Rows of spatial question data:
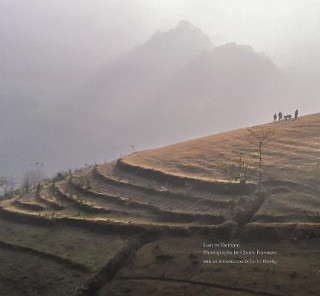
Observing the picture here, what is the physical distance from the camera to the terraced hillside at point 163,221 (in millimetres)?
37250

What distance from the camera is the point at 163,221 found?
4828 centimetres

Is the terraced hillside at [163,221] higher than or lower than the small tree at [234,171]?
lower

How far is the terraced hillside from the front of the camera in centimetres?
3725

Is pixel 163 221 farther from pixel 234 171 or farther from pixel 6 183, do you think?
pixel 6 183

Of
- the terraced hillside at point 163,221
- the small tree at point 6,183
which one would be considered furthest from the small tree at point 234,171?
the small tree at point 6,183

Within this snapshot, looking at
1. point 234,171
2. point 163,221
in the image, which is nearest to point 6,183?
point 234,171

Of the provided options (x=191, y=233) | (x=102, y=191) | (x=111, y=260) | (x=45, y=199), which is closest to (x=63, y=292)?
(x=111, y=260)

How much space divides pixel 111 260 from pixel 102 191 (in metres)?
22.2

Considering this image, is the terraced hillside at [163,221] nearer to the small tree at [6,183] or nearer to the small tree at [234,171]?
the small tree at [234,171]

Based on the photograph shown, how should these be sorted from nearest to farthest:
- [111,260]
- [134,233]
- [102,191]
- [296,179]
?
[111,260]
[134,233]
[296,179]
[102,191]

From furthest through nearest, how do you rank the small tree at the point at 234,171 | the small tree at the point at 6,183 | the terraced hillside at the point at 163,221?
the small tree at the point at 6,183 < the small tree at the point at 234,171 < the terraced hillside at the point at 163,221

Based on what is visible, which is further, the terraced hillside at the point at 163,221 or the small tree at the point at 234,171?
the small tree at the point at 234,171

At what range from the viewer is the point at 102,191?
62.6 m

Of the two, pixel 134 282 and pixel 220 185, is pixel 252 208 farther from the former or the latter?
pixel 134 282
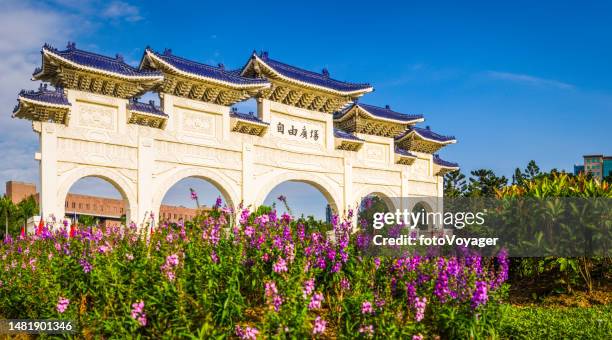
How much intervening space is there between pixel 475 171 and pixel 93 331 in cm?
4090

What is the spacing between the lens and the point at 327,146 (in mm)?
24766

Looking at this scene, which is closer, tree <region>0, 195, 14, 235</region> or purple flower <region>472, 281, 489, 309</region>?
purple flower <region>472, 281, 489, 309</region>

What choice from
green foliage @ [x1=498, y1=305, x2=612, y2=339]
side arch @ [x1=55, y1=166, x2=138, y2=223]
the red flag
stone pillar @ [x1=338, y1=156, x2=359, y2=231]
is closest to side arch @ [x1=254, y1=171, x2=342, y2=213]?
stone pillar @ [x1=338, y1=156, x2=359, y2=231]

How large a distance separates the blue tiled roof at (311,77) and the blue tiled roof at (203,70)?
127 cm

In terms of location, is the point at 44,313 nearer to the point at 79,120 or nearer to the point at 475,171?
the point at 79,120

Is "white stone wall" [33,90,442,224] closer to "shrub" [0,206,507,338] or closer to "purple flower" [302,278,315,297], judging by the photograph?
"shrub" [0,206,507,338]

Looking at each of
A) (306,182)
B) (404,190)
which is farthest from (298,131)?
(404,190)

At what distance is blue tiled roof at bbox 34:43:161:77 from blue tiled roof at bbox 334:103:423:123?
9.91 meters

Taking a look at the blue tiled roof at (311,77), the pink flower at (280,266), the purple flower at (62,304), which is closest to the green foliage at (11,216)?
the blue tiled roof at (311,77)

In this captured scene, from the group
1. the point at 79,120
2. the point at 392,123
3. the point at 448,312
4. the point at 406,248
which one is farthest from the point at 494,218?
the point at 392,123

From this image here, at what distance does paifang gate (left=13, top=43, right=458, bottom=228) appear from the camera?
1830 cm

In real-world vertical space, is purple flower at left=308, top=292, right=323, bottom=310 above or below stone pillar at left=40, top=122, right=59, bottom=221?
below

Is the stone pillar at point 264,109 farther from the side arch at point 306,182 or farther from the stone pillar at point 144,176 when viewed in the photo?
the stone pillar at point 144,176

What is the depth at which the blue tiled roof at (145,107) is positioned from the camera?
1952 centimetres
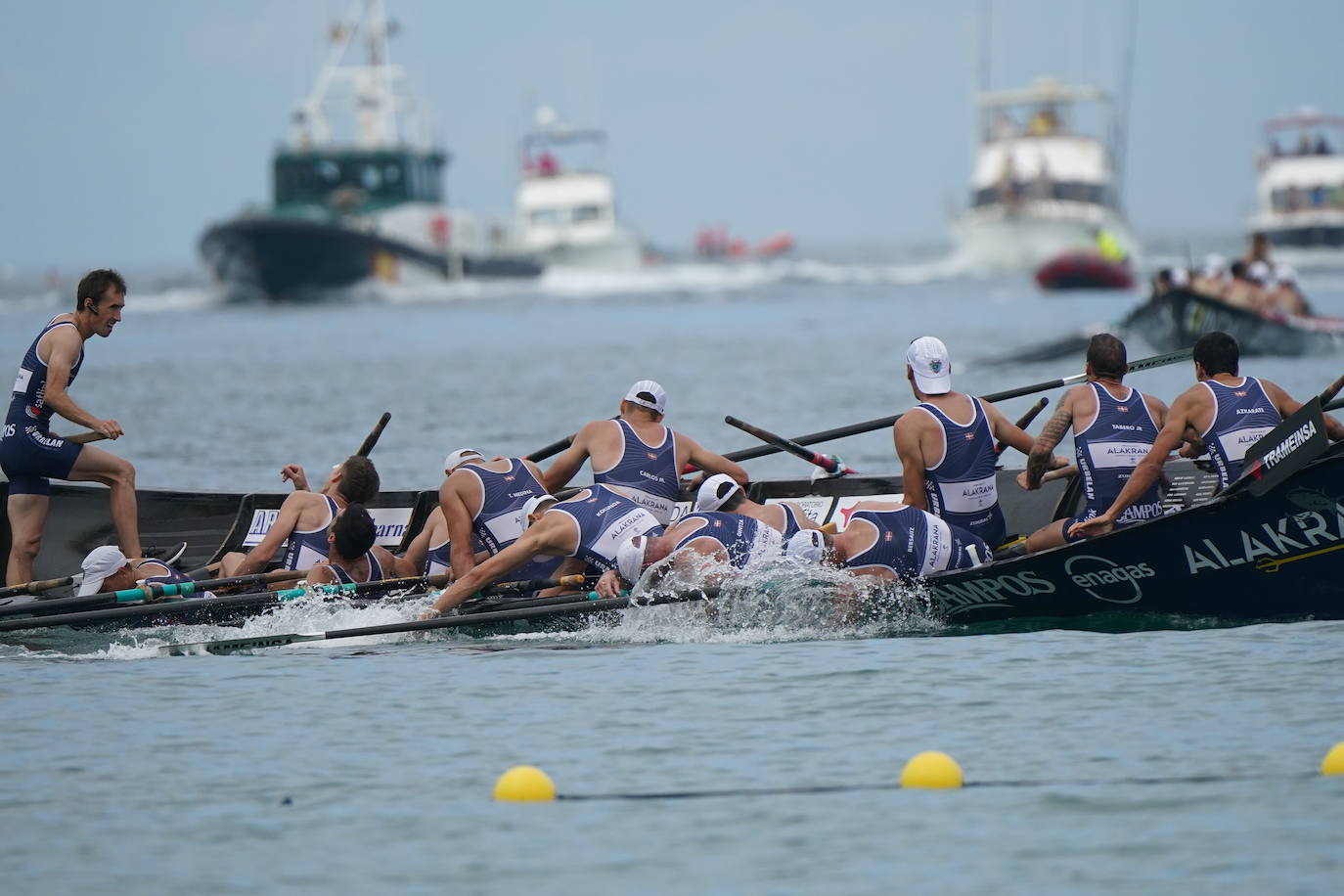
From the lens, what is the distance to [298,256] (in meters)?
60.5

→ Given instruction: Keep the pictures out of the copy and return the rest of the data above exactly.

→ Correct output:
Observing the picture here, what is the physical distance from the camera to the terraced hillside at point 163,221 (in millimetres)?
37250

What distance from the camera is the point at 163,221 found?
4828 centimetres

Is the terraced hillside at [163,221] higher than or lower than the small tree at [234,171]?
lower

How far is the terraced hillside from the front of the camera in centimetres?
3725

Is pixel 163 221 farther from pixel 234 171 or farther from pixel 6 183, do you think?
pixel 6 183

Of
- the terraced hillside at point 163,221
- the small tree at point 6,183
which one would be considered furthest from the small tree at point 234,171?
the small tree at point 6,183

Within this snapshot, looking at
1. point 234,171
2. point 163,221
in the image, which is nearest to point 6,183?
point 234,171

Of the provided options (x=191, y=233) | (x=102, y=191) | (x=111, y=260) | (x=45, y=199), which is closest to (x=63, y=292)?
(x=111, y=260)

How much space divides pixel 111 260 from pixel 102 191 (in metres)?
22.2

Considering this image, is the terraced hillside at [163,221] nearer to the small tree at [6,183] or nearer to the small tree at [234,171]?
the small tree at [234,171]

Based on the photograph shown, how should these be sorted from nearest to farthest:
- [111,260]
- [134,233]
- [102,191]
- [296,179]
?
[111,260]
[134,233]
[296,179]
[102,191]

From furthest through nearest, how do you rank the small tree at the point at 234,171 | the small tree at the point at 6,183 | the terraced hillside at the point at 163,221?
the small tree at the point at 6,183 < the small tree at the point at 234,171 < the terraced hillside at the point at 163,221

Based on what is visible, which is further, the terraced hillside at the point at 163,221 or the small tree at the point at 234,171?
the small tree at the point at 234,171

At what range from the viewer is the point at 102,191?
62.6 m

Of the two, pixel 134 282 and pixel 220 185, is pixel 252 208 farther from the former or the latter?
pixel 134 282
How much intervening space is there between pixel 475 171 and pixel 93 331 in cm?
4090

What is the spacing between the lens and the point at 327,146 (in mm)?
24766

Looking at this scene, which is closer, tree <region>0, 195, 14, 235</region> or purple flower <region>472, 281, 489, 309</region>?
purple flower <region>472, 281, 489, 309</region>

What choice from
green foliage @ [x1=498, y1=305, x2=612, y2=339]
side arch @ [x1=55, y1=166, x2=138, y2=223]
the red flag
stone pillar @ [x1=338, y1=156, x2=359, y2=231]
is closest to side arch @ [x1=254, y1=171, x2=342, y2=213]?
stone pillar @ [x1=338, y1=156, x2=359, y2=231]

How large a distance separates the blue tiled roof at (311,77) and the blue tiled roof at (203,70)?
127 cm

In terms of location, is the point at 44,313 nearer to the point at 79,120 or nearer to the point at 475,171?
the point at 79,120

Is "white stone wall" [33,90,442,224] closer to "shrub" [0,206,507,338] or closer to "purple flower" [302,278,315,297], judging by the photograph?
"shrub" [0,206,507,338]

Looking at each of
A) (306,182)
B) (404,190)
which is farthest from (298,131)?
(404,190)

At what distance is blue tiled roof at bbox 34:43:161:77 from blue tiled roof at bbox 334:103:423:123?
9.91 meters

Taking a look at the blue tiled roof at (311,77), the pink flower at (280,266), the purple flower at (62,304), which is closest to the green foliage at (11,216)?
the blue tiled roof at (311,77)

In this captured scene, from the group
1. the point at 79,120
2. the point at 392,123
3. the point at 448,312
4. the point at 406,248
which one is farthest from the point at 494,218?
the point at 392,123

From this image here, at what distance does paifang gate (left=13, top=43, right=458, bottom=228) appear from the camera?
1830 cm

In real-world vertical space, is purple flower at left=308, top=292, right=323, bottom=310 above or below stone pillar at left=40, top=122, right=59, bottom=221?
below

Is the stone pillar at point 264,109 farther from the side arch at point 306,182 or farther from the stone pillar at point 144,176 when viewed in the photo?
the stone pillar at point 144,176

What is the depth at which the blue tiled roof at (145,107) is positioned from the camera?
1952 centimetres
From the lens, what is the distance to [298,256] (in meters)?
60.5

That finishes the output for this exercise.